You may have also heard that Robinhood is planning to unveil a cash management service in early 2021. This was initially marketed as a Robinhood checking or savings account with an attractive 3% interest rate, however after the FDIC reminded Robinhood that they are not legally a bank (and would therefore not qualify for FDIC insurance) they stopped branding it as a checking account. Any cash balances in this service would therefore not be FDIC insured.

It’s also not clear if these cash balances would be insured by the SIPC since the SIPC protects cash that is deposited with a brokerage firm for one purpose – to use in purchasing securities. This is likely something that Robinhood is still hammering out the details on prior to its launch, but this is an important detail you should pay attention to when they do unveil the cash management. If it’s neither insured by FDIC nor SIPC and Robinhood goes bankrupt you could potentially lose 100% of any cash you deposited into this product.

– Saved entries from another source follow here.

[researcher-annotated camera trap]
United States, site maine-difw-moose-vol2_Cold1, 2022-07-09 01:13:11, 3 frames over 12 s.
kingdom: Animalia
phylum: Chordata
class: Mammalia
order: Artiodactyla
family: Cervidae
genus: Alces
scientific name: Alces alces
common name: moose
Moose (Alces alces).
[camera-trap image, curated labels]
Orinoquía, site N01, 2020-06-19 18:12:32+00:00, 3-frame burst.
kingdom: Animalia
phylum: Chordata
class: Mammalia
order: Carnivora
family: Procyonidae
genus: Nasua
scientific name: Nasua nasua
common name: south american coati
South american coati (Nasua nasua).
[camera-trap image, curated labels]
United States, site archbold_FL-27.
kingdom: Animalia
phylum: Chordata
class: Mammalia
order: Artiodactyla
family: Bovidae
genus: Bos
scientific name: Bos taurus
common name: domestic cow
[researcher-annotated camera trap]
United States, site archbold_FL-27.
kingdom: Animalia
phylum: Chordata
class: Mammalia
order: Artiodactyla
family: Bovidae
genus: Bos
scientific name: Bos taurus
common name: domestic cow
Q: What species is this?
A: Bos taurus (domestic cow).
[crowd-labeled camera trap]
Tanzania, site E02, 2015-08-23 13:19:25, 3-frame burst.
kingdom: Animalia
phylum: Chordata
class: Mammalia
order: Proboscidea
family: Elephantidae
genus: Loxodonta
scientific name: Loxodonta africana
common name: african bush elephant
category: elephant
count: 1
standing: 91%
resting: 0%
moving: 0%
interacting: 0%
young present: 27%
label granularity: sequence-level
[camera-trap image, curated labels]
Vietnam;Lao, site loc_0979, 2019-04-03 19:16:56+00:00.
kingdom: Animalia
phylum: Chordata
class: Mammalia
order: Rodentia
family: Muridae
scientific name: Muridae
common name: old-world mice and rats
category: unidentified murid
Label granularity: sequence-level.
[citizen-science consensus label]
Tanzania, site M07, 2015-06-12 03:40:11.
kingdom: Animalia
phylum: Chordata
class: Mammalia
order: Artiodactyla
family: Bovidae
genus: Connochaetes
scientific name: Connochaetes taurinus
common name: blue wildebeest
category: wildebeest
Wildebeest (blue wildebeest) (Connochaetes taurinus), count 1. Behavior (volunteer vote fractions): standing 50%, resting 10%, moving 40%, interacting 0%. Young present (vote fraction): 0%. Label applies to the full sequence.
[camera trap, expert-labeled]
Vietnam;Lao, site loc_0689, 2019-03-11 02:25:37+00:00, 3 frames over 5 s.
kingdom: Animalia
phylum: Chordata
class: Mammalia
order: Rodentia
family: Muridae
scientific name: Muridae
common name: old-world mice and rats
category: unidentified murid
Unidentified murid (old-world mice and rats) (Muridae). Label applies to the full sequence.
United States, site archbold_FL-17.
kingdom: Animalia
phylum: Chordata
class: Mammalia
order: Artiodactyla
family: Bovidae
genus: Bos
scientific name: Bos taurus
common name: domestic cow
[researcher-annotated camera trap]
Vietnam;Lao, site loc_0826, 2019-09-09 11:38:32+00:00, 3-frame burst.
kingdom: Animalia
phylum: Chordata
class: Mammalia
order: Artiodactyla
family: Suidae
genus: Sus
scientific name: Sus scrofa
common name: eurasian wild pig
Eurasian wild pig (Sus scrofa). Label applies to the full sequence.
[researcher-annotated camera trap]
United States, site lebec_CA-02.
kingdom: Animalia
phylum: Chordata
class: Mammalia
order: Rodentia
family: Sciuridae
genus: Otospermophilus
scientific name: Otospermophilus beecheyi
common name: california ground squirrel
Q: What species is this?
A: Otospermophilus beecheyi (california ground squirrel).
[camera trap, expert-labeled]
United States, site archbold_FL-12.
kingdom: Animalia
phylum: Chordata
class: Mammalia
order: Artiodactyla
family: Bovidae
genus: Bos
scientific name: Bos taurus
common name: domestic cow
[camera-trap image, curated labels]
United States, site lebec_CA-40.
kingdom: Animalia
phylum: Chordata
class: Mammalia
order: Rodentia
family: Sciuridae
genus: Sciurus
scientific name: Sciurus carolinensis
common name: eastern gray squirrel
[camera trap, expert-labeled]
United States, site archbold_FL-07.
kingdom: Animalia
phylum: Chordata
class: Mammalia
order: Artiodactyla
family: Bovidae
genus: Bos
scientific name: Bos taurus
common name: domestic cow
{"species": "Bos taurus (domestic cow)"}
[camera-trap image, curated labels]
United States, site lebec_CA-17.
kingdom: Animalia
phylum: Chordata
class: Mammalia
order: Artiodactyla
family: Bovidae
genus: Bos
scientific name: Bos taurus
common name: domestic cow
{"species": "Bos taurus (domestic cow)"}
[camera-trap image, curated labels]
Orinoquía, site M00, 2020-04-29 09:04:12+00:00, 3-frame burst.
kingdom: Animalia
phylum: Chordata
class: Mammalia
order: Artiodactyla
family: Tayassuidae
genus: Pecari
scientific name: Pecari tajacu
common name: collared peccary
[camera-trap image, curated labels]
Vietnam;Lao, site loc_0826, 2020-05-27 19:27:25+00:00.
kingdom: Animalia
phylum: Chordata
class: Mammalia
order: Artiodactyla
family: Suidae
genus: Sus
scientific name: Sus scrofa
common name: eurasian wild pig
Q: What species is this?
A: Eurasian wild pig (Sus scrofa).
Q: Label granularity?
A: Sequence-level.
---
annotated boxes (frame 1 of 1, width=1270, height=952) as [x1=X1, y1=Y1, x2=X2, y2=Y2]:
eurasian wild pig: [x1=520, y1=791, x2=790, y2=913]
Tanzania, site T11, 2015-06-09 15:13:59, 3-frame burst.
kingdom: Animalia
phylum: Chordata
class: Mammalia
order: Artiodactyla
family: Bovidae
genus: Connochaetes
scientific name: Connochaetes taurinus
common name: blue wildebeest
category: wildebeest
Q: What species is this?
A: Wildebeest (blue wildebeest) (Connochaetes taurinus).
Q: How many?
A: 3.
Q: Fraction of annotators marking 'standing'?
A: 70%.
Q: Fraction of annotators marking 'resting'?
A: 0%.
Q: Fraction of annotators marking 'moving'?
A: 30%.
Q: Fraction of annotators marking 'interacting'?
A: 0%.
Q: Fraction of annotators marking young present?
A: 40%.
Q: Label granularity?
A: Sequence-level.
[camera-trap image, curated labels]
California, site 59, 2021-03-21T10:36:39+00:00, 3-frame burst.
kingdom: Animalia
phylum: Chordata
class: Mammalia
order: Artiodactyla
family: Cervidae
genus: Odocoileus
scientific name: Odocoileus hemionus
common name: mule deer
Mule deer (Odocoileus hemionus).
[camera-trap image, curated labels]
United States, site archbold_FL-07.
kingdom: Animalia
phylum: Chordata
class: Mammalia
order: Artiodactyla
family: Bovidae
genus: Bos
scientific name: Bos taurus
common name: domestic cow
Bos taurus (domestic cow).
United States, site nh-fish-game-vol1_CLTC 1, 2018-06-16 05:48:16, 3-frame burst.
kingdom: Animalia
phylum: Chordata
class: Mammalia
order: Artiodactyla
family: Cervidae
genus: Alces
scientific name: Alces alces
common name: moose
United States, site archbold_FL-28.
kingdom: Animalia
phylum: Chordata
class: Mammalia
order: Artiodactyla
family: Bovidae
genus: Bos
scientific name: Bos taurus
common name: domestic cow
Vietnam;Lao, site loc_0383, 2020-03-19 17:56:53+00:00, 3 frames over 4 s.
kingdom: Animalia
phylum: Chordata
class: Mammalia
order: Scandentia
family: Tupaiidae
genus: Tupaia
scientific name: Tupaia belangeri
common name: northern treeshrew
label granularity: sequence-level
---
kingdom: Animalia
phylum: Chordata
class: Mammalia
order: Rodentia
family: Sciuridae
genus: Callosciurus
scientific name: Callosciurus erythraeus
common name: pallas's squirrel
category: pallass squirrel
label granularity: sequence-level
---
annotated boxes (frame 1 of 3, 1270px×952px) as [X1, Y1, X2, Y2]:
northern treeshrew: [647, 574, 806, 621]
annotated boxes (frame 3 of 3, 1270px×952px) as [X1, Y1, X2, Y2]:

What If Robinhood Goes Bankrupt Conclusion

Although Robinhood is a very popular and quickly growing brokerage platform, it’s important to remember that newer firms are also more at risk of financial trouble than their more established counterparts. While we don’t think Robinhood is at risk of going bankrupt anytime soon, such a situation would expose its customers to very real risk. And this risk is somewhat greater than it is with other brokers since Robinhood only has the limited SIPC insurance and doesn’t offer any additional protection above the SIPC limits.